SHERYL MCCARTHY: So Petry and her husband move back
to Connecticut where she continued writing. Primus
moved to Bedford Stuyvesant where she
eventually got a PhD in Dance and became a
college, university professor. You said that
she had a gambling problem for a while but was...
FARAH JASMINE GRIFFIN: Mary Lou Williams did, yeah.
SHERYL MCCARTHY: I'm sorry, Mary Lou Williams. I don't want
to get the wrong one. But she continued to perform,
played concerts for public schools, cared for
musicians who had substance abuse problems
and actually played at Carnegie Hall in the 70s.
FARAH JASMINE GRIFFIN: Right.
SHERYL MCCARTHY: She was the one that stayed in Harlem,
Mary Lou Williams, right?
FARAH JASMINE GRIFFIN: Mary Lou
stayed in Harlem even after -- in the 70s she got
a job -- one of the first jazz musicians to get a
job at a university- at Duke University. So she
bought a house in Durham but she kept that
apartment in Hamilton Terrace. She always came back to Harlem.
SHERYL MCCARTHY: Okay, we've got about a minute and
a half for you to sum up the legacies of these three women.

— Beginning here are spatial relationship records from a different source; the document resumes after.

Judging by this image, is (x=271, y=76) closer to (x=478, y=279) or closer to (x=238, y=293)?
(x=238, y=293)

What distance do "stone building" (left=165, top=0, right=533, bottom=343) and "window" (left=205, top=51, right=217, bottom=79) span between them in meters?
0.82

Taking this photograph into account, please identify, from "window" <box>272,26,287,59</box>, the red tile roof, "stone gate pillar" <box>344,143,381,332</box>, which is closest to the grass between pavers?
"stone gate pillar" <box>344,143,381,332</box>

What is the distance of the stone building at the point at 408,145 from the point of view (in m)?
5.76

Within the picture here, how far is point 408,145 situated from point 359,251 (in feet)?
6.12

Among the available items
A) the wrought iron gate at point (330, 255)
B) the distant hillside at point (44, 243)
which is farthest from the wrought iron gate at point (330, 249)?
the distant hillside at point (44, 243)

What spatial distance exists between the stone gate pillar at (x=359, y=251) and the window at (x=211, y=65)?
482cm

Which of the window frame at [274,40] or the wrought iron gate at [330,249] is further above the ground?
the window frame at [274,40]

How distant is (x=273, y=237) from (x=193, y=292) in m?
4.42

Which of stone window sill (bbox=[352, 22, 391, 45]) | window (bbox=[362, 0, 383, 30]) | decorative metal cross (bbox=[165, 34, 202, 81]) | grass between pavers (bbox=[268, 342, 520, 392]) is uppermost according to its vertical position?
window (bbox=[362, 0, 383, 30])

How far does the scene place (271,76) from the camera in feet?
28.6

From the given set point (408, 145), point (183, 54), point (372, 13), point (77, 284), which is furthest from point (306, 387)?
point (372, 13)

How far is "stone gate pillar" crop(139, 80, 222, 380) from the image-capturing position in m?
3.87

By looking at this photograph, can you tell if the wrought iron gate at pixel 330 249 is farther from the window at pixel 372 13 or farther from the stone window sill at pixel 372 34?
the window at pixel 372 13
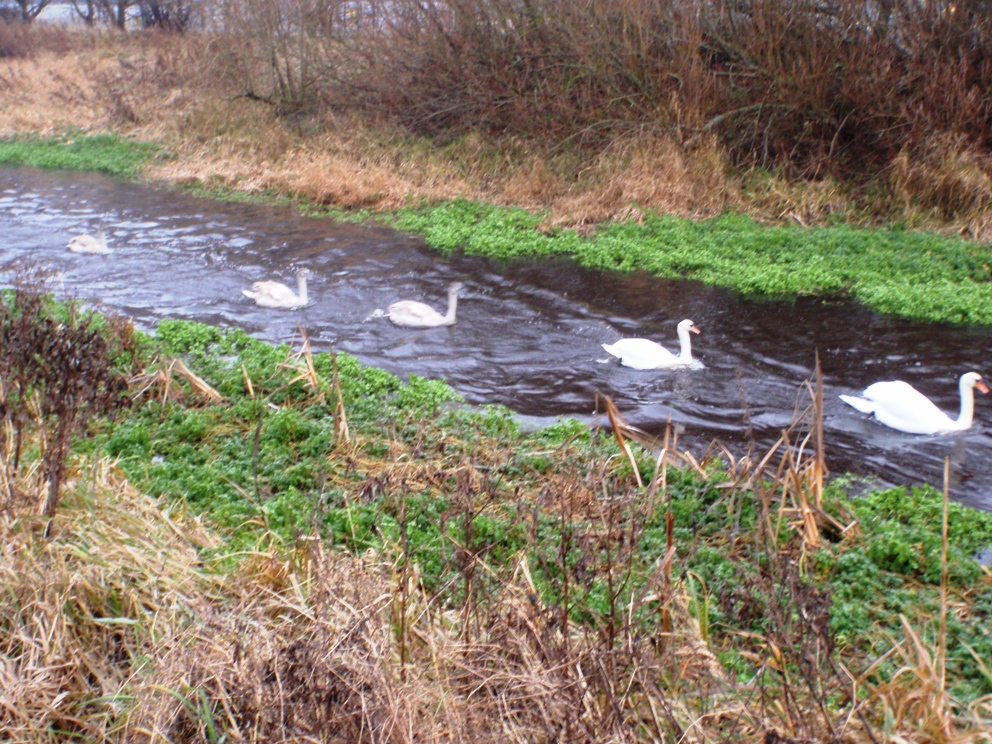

FARAH JASMINE GRIFFIN: Oh, they left us many legacies.
The Black women writers who explode in the 70s can look to
Anne Petry as a foremother, creating a way
for them. Mary Lou Williams, not just for
women jazz musicians, I think for all jazz
musicians, has been a kind of role model, but
particularly for people like Jerry Allen. For the
Black dancers and choreographers like Alvin
Ailey, Ron K. Brown, the women of Urban Bushwomen,
all follow in the footsteps of Pearl Primus.
SHERYL MCCARTHY: Very interesting. I learned a
lot about these three women who I had heard
about but did not know as much about.
FARAH JASMINE GRIFFIN: Well thank you
for taking the time to read the book.
SHERYL MCCARTHY: I'm afraid we're out of time,
but I'd like to thank Farah Griffin for joining us today.
Harlem Nocturne has just been published by Basic Civitas
Books, a member of the Perseus Books Group.
For the City University of New York
and One to One, I'm Sheryl McCarthy.